"Life is an aimless drive that ya take alone. Might as well enjoy the ride, take the long way home." This is the chorus from the Bloodhound Gang's song, "Take the Long Way Home." I'm not sure that I have anything specific to say about this. But it's a good quote. And right now, I'm listening to the Beastie Boys.
On NPR, earlier, I heard a man named Tom Segev being interviewed. He's a columnist for the newspaper Ha'aretz (Israel), and was talking about the whole question of to what degree the Israeli government interacts with groups such Hezbollah or Hamas. He said (and, because this is overheard on the radio, I don't know that it's a perfect quote), "We claim never to be negotiating with terrorists. In fact, we are always negotiating – every government in the world is always negotiating – with terrorists."

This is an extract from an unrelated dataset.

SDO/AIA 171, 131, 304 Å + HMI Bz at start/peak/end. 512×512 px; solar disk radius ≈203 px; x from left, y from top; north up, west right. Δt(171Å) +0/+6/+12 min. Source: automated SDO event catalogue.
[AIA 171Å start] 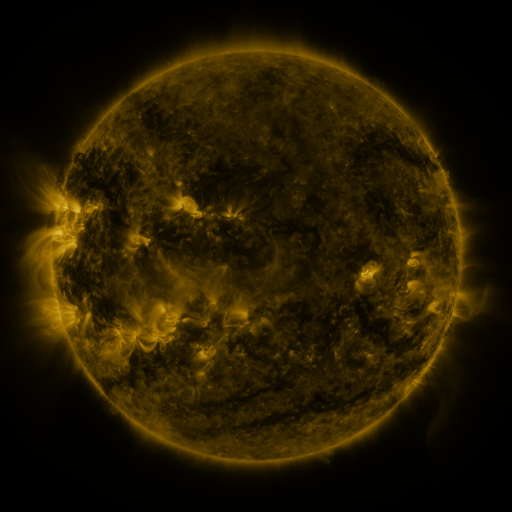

This struck me as profoundly and fundamentally true, and puts lie to the constantly enunciated position of most governments that "negotiating with terrorists" is neither appropriate nor ever pursued as a matter of policy – "so as not to encourage them" so to speak.
I would only like to add further to his observation, by wondering: if this [i.e. "negotiation"] did not occur, with great regularity, mightn't terrorists eventually abandon their activities as fruitless? Terrorists are successful with their generally ideological missions mostly to the extent to which the terror they sow can induce governments to react and change policies, cede resources, or capitulate. This has always been true, and all war is, ultimately, terrorist in nature, and just an extension of politics by other means, as the aphorism has it.
And now I'm listening to Radiohead's "Backdrifts."